Вскоре у нас появилась еще и радиола, а на Новый год мне подарили игрушечный рояль, и я возился с ним часами, вслушиваясь в звуки, которые можно было из него извлечь. Еще через пару лет родители приобрели настоящее, всамделишное пианино – черный, угрожающих размеров и очертаний «Красный Октябрь», на котором мой дед наигрывал по праздникам «Амурские волны» и другие шлягеры своего времени. Похоже, ему не мешало даже отсутствие безымянного пальца на одной из рук, утраченного во время боевого вылета (хирургом, ампутировавшим остатки пальца, была его собственная жена, моя бабушка).

С первой учительницей музыки отношения у меня не сложились. Молодая девушка, студентка консерватории, честно пыталась учить меня по правилам – так, как учили в артистических семьях детей, с пеленок приобщавшихся к серьезной музыке. Но я не оправдал надежд: этюды Гнесиной и пьесы Майкапара казались мне скучнейшей, бессмысленной тягомотиной, я всячески манкировал домашними заданиями и перед каждым уроком старался заблаговременно спрятаться на чердаке. Вскоре занятия сошли на нет. Тем не менее, моя наставница горячо рекомендовала родителям отдать меня в школу при консерватории. И действительно, такая попытка была сделана, правда, окончилась она неудачей. Моими конкурентами на экзамене были хорошо подготовленные дети из интеллигентных музыкантских семей либо те немногие, кому по требованиям того времени полагалось быть принятым в качестве представителя "рабочего класса". Я же был не то и не другое, и уже через три минуты общения со мной членами приемной комиссии была констатирована полная профнепригодность "абитуриента". После чего я поступил в самую обычную районную школу и вплоть до четвертого класса наслаждался счастливым детством в компании других начинающих хулиганов из нашего двора.

Ничто не предвещало крутых перемен в моей жизни, беда свалилась на меня неожиданно: в один прекрасный день по радио, звучавшему в нашей мансарде постоянным фоном, я услышал 14-ю сонату Бетховена. Мне было всего десять лет, но через полчаса после прослушивания я уже знал, что жить без этой музыки дальше не смогу.
_ _ _ _ _
Вопросы:
- A) Перепишите из текста всё от «Ничто не предвещало» и до «дальше не смогу.», заменив «Бетховена» на «Шопена».
- B) Согласуются ли с текстом следующие утверждения? Для каждого ответьте «да» или «нет» и приведите решающие слова текста.
(i) Дед играл на пианино «Амурские волны».
(ii) В школу при консерватории рассказчика приняли.
(iii) Сонату Бетховена рассказчик услышал в двенадцать лет.
- C) Кто, согласно тексту, ампутировал деду остатки пальца?

Предоставленные записи:
_ _ _ _ _
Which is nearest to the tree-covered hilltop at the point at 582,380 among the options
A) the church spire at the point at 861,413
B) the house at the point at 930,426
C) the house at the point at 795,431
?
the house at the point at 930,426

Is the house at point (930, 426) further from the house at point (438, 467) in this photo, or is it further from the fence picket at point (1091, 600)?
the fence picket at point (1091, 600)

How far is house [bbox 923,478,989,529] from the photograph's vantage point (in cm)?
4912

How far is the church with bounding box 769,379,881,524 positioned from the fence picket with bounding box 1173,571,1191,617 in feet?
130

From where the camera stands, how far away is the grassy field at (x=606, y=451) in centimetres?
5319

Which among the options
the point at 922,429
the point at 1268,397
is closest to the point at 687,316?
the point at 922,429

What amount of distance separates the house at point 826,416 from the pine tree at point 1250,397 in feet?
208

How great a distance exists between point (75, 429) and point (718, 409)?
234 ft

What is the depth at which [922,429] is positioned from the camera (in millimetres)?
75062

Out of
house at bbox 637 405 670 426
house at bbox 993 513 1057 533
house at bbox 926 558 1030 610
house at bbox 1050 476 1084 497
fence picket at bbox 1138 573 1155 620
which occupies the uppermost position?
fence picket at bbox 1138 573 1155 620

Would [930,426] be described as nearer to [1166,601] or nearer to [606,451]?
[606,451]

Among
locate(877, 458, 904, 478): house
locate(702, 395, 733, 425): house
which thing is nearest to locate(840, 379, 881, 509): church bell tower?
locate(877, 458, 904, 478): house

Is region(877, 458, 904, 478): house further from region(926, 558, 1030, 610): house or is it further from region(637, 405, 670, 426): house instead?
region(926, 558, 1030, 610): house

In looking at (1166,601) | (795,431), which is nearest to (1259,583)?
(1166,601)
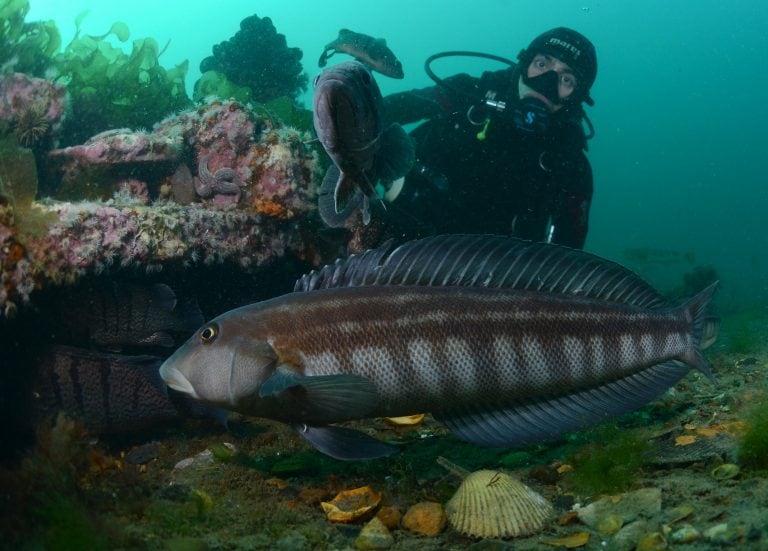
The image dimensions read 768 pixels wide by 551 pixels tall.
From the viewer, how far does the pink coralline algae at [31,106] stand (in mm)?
5977

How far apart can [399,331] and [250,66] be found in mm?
10538

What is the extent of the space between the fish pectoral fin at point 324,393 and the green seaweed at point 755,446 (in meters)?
2.04

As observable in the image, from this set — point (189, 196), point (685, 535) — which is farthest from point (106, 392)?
point (685, 535)

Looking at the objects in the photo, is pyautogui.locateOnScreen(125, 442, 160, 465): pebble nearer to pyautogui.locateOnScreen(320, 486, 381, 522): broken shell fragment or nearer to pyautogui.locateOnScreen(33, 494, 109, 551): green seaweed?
pyautogui.locateOnScreen(33, 494, 109, 551): green seaweed

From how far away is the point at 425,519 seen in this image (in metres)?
2.86

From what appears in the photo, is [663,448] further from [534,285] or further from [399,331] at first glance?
[399,331]

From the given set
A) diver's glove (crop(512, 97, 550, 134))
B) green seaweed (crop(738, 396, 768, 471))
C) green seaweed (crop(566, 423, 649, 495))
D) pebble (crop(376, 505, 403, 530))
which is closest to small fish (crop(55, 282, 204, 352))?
pebble (crop(376, 505, 403, 530))

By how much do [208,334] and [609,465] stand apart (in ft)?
8.05

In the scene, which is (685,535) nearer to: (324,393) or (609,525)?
(609,525)

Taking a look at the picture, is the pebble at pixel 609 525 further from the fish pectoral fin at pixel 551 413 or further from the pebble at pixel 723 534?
the fish pectoral fin at pixel 551 413

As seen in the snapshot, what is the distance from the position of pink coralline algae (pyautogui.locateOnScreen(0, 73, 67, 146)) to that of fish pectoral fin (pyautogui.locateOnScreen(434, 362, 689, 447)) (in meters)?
5.79

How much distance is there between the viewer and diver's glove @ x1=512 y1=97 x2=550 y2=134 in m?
7.21

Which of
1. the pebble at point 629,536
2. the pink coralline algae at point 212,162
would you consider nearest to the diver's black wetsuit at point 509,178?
the pink coralline algae at point 212,162

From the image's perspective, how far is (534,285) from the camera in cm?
330
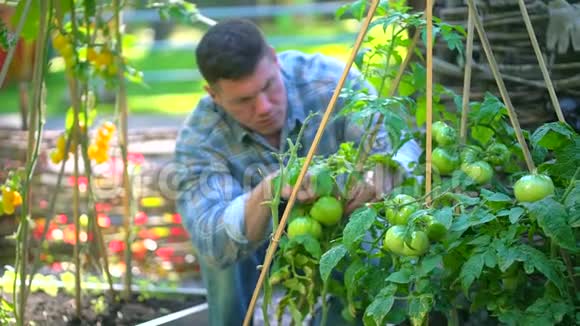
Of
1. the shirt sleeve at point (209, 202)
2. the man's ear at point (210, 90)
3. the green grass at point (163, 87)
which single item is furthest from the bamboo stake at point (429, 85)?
the green grass at point (163, 87)

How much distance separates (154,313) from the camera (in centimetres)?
248

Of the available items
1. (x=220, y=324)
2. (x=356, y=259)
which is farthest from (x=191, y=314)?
(x=356, y=259)

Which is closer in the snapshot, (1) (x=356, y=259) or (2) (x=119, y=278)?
(1) (x=356, y=259)

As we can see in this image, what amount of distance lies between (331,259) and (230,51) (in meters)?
0.90

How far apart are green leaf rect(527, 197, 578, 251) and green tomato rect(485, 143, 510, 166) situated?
1.05 feet

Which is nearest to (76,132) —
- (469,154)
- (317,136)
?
(317,136)

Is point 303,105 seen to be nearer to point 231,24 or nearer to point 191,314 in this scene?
point 231,24

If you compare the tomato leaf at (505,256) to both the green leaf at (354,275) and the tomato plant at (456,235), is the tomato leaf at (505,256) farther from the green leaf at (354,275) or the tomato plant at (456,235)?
the green leaf at (354,275)

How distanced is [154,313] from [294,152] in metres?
_ _ _ _ _
Решения заданий:
- A)
Ничто не предвещало крутых перемен в моей жизни, беда свалилась на меня неожиданно: в один прекрасный день по радио, звучавшему в нашей мансарде постоянным фоном, я услышал 14-ю сонату Шопена. Мне было всего десять лет, но через полчаса после прослушивания я уже знал, что жить без этой музыки дальше не смогу.

- B)
(i) Да: «на котором мой дед наигрывал по праздникам «Амурские волны» и другие шлягеры своего времени».
(ii) Нет: «такая попытка была сделана, правда, окончилась она неудачей».
(iii) Нет: «Мне было всего десять лет».

- C) Его собственная жена, бабушка рассказчика.